Other issues may be less of a drag on profits after this year. Corporate interest costs will likely continue to rise in 2023 as companies are forced to make higher interest payments on bank loans and corporate bonds. However, if, as markets expect and the Federal Reserve projects, short-term interest rates fall in 2024, corporate profits should benefit from cheaper financing.

Tax increases should also hurt profit growth in 2023 but not in 2024. According to the Joint Committee on Taxation, the imposition of a minimum corporate tax on large corporations and the tax on stock buybacks should raise roughly $40 billion in the current fiscal year, $42 billion in fiscal 2024 and lower amounts in fiscal 2025 and beyond. If this is accurate, it implies a roughly 3% hit to S&P500 earnings growth in calendar 2023 but no further hit to earnings growth thereafter. Divided government suggests that there will be no further increase in corporate taxes before 2025 at the earliest.

Finally, a higher dollar cut U.S. profits from abroad in 2022 and, even if the dollar were to drift down from current levels for the rest of the year, 2023 corporate taxes will be handicapped by a high exchange rate. However, a slow fall in the dollar from here should boost earnings from abroad in 2024 and beyond.

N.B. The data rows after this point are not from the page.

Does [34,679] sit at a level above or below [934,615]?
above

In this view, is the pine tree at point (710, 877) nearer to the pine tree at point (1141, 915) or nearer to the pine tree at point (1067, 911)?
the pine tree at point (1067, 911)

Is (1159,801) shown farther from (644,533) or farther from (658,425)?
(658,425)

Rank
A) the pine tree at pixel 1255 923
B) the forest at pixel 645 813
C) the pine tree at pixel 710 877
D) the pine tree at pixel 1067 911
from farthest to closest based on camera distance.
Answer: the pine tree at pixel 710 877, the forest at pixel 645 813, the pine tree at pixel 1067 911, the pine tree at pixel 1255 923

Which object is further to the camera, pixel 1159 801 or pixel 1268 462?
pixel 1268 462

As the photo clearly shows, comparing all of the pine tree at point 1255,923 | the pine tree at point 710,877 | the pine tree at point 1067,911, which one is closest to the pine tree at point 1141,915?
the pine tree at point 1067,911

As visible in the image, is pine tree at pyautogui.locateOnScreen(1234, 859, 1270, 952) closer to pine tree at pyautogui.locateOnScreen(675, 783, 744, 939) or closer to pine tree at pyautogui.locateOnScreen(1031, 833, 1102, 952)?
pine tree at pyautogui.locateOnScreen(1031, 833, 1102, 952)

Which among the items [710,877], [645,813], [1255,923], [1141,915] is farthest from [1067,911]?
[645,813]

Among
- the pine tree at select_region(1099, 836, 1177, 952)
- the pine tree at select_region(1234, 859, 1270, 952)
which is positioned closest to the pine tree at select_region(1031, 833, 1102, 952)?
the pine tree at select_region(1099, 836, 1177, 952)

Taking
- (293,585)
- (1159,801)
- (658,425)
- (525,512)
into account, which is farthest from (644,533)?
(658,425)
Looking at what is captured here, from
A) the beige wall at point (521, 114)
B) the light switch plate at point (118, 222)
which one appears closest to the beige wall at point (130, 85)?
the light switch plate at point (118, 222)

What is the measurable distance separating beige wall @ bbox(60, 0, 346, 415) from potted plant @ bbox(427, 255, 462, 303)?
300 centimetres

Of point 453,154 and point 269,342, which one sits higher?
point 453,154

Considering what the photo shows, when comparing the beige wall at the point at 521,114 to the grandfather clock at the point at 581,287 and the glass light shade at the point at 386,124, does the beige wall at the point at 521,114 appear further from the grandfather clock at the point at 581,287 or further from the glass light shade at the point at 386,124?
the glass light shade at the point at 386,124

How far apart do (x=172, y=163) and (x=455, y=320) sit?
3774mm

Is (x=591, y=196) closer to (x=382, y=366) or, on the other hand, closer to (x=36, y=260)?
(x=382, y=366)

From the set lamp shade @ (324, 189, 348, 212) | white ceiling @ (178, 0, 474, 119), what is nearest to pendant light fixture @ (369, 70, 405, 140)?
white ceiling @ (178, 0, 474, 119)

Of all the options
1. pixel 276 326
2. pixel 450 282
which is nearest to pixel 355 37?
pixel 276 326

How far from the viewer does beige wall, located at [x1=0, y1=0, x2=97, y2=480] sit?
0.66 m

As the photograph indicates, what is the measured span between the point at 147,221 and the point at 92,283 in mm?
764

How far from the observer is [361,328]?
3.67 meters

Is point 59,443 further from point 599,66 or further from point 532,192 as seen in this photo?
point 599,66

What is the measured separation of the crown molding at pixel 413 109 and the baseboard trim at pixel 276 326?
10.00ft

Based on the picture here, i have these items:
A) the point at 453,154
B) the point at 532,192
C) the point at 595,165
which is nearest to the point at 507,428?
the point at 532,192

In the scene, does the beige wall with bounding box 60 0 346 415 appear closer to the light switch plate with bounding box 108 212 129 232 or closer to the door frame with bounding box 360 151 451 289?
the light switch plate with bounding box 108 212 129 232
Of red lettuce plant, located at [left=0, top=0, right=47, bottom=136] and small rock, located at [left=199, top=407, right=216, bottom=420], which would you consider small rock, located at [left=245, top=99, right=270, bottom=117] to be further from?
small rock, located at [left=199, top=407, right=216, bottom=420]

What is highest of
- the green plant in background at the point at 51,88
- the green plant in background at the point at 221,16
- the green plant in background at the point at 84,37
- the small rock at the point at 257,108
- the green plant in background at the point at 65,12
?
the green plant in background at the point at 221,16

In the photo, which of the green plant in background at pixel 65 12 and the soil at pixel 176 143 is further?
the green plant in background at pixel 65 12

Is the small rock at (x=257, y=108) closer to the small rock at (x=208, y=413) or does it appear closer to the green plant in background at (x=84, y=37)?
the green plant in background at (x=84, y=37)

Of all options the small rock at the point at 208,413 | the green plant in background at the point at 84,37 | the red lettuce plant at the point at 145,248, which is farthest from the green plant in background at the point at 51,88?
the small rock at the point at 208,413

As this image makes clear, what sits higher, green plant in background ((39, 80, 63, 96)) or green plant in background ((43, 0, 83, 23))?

Getting Back To Profit Growth
Adding it up, even if the economy avoids recession, 2023 will be a difficult year for corporate profits. If there is a recession, profits will likely fall sharply. However, as the economy stabilizes and settles into what we believe should be a slow-growth, low-inflation and low-to-moderate interest rate environment, profits should recover and likely outpace economic growth overall.

Since the mid-1980s, adjusted after-tax profits have risen from roughly 5% of GDP to over 10% of GDP. This doesn’t reflect fast economic growth, extraordinary productivity gains or a tailwind from a falling exchange rate boosting overseas earnings. Rather it is testament to the success of corporations in growing their share of the pie by squeezing labor costs and boosting sales. Profits have also received an assist from Washington in the guise of generally falling corporate tax rates and low real interest rates. While these trends have stalled, to some extent, in the current post-pandemic economy, they should re-emerge in the years ahead, providing strong support to U.S. equities.

David Kelly is chief global strategist at JPMorgan Asset Management.